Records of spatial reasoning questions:
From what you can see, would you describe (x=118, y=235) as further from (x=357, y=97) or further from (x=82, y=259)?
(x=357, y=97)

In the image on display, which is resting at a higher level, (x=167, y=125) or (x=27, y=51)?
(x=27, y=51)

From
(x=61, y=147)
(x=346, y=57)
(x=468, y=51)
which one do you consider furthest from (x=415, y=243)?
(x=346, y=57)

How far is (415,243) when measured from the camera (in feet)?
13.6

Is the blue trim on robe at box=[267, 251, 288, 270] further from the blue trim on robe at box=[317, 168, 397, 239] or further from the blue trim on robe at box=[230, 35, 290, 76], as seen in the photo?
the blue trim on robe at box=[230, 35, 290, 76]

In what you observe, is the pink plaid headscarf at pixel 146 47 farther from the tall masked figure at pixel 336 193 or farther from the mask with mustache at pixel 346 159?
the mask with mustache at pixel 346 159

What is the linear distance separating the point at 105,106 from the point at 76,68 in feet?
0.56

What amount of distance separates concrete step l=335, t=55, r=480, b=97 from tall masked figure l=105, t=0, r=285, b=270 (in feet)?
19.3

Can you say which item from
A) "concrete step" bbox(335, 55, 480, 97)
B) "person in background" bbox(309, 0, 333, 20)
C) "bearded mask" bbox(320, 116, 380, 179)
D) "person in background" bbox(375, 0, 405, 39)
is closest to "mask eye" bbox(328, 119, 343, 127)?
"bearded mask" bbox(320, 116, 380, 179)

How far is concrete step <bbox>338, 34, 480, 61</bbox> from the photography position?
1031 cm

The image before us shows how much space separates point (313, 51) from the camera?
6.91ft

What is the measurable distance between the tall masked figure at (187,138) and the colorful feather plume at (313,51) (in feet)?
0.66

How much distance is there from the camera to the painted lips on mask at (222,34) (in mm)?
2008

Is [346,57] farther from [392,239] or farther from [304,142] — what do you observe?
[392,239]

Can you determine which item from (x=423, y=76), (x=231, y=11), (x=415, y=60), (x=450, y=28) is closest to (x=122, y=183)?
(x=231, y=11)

■ Brief
Rescale the material from the line holding "What is the measurable" through the end, inclusive. Rewrite those lines with the requests unchanged, and multiply every distance and coordinate in the answers by 0.35, rounding halves up to the decimal places each number originally had.

■ Answer to the exercise
What is the measurable distance between the tall masked figure at (187,138) and the colorful feather plume at (313,51) (in feet)?
0.23

How much distance is there from the camera to the painted lips on mask at (222,34) (in mm)?
703

Is [346,57] farther from [392,239] or farther from [304,142] — what do you observe?
[137,84]

Can you determine which item from (x=423, y=76), (x=231, y=11), (x=415, y=60), (x=450, y=28) is closest to (x=122, y=183)?
(x=81, y=4)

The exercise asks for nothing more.